Seebs wrote:
> On 2010-02-08, Brian Candler <b.candler / pobox.com> wrote:
>> The scariest bit for me is that a simple expression like
>>
>>     a = b + c
>>
>> (where b and c are both Strings) can raise exceptions. Writing your 
>> program so that you can be *sure* it won't raise an exception is hard. 
> 
> I'd rather get an exception than silently get incoherent output, though.

Likewise.

>> I don't want to have to expend effort working around artefacts of the 
>> language, especially when dealing with binary data.

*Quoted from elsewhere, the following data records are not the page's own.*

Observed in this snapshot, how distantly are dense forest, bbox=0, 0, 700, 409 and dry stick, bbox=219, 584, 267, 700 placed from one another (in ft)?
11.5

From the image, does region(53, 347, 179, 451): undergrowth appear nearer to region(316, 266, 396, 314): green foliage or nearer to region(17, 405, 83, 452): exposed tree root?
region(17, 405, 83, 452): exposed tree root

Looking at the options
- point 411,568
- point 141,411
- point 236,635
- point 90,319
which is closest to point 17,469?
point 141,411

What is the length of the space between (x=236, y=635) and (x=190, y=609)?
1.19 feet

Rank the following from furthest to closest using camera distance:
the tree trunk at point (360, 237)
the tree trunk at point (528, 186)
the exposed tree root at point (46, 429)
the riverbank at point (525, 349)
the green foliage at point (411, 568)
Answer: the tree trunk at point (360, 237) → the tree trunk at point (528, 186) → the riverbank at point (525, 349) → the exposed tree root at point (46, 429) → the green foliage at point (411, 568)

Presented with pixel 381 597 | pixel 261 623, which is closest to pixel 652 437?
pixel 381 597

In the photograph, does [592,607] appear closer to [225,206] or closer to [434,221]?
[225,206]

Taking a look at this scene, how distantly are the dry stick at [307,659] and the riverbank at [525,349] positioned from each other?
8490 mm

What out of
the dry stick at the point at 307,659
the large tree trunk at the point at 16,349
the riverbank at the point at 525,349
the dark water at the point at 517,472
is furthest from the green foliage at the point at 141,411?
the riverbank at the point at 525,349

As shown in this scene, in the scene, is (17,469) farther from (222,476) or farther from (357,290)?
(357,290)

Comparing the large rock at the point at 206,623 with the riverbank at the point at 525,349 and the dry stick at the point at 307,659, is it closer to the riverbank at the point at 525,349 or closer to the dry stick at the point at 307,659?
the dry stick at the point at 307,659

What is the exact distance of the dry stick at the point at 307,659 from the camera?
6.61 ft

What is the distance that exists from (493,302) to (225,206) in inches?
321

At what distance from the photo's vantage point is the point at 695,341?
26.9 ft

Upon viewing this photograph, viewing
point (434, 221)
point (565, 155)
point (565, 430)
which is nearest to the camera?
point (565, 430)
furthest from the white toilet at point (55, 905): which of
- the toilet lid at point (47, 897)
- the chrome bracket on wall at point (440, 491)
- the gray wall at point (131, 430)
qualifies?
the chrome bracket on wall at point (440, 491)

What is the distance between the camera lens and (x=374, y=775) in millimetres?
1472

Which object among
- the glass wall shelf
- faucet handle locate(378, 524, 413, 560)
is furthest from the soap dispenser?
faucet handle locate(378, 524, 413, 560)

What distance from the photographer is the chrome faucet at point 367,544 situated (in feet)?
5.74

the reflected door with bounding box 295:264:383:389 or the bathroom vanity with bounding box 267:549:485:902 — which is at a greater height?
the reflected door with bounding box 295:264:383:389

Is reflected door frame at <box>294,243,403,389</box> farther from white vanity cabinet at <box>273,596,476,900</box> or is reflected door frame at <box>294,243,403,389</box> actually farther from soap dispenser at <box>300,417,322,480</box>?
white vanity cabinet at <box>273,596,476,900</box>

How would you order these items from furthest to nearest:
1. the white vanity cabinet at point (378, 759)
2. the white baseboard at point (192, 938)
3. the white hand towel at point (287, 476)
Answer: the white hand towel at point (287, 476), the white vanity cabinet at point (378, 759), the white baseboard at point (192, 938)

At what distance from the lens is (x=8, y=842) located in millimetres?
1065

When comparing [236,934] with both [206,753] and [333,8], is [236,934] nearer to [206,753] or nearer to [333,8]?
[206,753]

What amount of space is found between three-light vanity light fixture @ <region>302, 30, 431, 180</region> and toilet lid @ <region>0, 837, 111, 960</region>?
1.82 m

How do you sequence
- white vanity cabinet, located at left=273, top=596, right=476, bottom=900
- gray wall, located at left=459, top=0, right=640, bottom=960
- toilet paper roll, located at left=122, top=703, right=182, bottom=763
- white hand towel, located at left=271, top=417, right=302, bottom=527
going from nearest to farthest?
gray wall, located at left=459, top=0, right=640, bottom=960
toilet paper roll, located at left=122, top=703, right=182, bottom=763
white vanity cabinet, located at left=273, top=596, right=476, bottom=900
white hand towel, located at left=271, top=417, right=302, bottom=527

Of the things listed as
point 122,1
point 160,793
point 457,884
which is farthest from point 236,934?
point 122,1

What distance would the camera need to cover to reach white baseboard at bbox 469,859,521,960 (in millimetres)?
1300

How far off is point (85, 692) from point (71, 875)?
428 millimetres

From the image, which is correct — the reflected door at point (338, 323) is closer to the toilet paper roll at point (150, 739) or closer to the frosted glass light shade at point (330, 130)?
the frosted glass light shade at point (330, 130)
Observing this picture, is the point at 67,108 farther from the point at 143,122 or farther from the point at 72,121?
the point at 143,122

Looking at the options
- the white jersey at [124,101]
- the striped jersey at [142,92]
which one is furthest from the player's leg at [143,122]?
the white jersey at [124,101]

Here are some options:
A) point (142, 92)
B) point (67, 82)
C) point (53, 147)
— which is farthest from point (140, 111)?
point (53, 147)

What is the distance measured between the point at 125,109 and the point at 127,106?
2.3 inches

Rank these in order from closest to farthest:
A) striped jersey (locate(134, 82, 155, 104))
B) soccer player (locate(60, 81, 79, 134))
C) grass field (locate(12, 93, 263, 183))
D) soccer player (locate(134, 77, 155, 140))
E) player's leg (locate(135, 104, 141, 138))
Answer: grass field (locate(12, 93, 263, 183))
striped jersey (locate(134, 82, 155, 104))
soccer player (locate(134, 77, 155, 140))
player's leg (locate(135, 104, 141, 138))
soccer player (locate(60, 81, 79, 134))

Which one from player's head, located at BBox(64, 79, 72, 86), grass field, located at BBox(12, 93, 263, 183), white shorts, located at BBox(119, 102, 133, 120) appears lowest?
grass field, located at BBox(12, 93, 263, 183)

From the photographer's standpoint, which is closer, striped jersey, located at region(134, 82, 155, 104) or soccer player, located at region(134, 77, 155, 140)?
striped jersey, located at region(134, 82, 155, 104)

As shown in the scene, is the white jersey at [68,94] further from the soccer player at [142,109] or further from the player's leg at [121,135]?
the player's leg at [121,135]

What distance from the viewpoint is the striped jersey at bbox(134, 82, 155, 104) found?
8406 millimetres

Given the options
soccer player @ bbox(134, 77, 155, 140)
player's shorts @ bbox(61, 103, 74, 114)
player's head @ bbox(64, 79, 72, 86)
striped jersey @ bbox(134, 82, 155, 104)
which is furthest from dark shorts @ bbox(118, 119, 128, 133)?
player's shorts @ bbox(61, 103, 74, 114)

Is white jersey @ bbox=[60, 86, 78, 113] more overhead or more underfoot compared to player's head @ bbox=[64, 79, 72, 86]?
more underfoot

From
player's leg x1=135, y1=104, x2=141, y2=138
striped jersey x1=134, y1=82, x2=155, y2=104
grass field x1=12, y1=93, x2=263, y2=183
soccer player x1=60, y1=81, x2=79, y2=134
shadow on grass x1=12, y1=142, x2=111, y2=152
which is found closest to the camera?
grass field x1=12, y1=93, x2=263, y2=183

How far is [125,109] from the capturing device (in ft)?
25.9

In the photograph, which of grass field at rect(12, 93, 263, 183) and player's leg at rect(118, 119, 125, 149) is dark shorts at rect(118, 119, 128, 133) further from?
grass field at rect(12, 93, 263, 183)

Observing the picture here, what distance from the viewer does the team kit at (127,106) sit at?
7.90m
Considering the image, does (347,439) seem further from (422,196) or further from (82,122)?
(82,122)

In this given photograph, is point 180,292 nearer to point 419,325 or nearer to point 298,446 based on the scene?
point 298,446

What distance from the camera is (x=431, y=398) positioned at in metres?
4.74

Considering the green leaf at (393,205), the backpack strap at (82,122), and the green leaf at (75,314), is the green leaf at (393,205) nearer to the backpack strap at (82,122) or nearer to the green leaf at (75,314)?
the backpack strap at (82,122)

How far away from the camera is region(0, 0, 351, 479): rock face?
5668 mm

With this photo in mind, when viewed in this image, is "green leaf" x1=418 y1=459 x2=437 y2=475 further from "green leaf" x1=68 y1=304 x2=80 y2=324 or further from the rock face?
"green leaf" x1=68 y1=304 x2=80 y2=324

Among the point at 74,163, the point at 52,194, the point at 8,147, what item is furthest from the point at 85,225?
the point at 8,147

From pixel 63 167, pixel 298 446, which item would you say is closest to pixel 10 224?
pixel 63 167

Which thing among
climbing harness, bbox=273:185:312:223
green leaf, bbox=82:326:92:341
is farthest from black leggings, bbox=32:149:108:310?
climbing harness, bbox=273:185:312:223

It seems to me encodings are less artifacts of *the* language and more
artifacts of *language*.

> To some extent, I agree, but I was under the impression that you could
> address this by specifying a desired encoding.

Indeed, one can force_encoding ASCII-8BIT, if one wants "a = b + c" to
simply concatenate bytes without complaining that one may be jamming two
incompatible encodings together.

Also, reading a file opened in "rb" mode returns strings with encoding
already set to ASCII-8BIT.

So it's still possible to treat strings as binary in 1.9.


If it were really true that at any given point in my program, I can't
be sure that string 'b' doesn't have some random, incompatible encoding
from string 'c', then I think I'd agree with Brian that string handling
in 1.9 has become unreasonably complex.

But in practice, so far it has worked well for me to transcode to UTF-8
at I/O boundaries.  (Or, to use "rb" or force ASCII-8BIT if I know I'm
specifically dealing with binary data.)

So far, I'm just not experiencing much pain in dealing with encodings in
1.9.  And the places I have encountered exceptions, have been occasions
when I really would have been jamming incompatible encodings together,
and I was glad to know about it rather than be producing bogus data.

(In this case I was reading lines via popen() from a program ostensibly
outputting ISO_8859_1, but which under some circumstances, for some
fields, could output UTF-8 or MACROMAN.  So yes, I had to do some extra
work at the I/O boundary to try to handle such cases as well as possible;
but that is hardly Ruby's fault.)


Regards,

Bill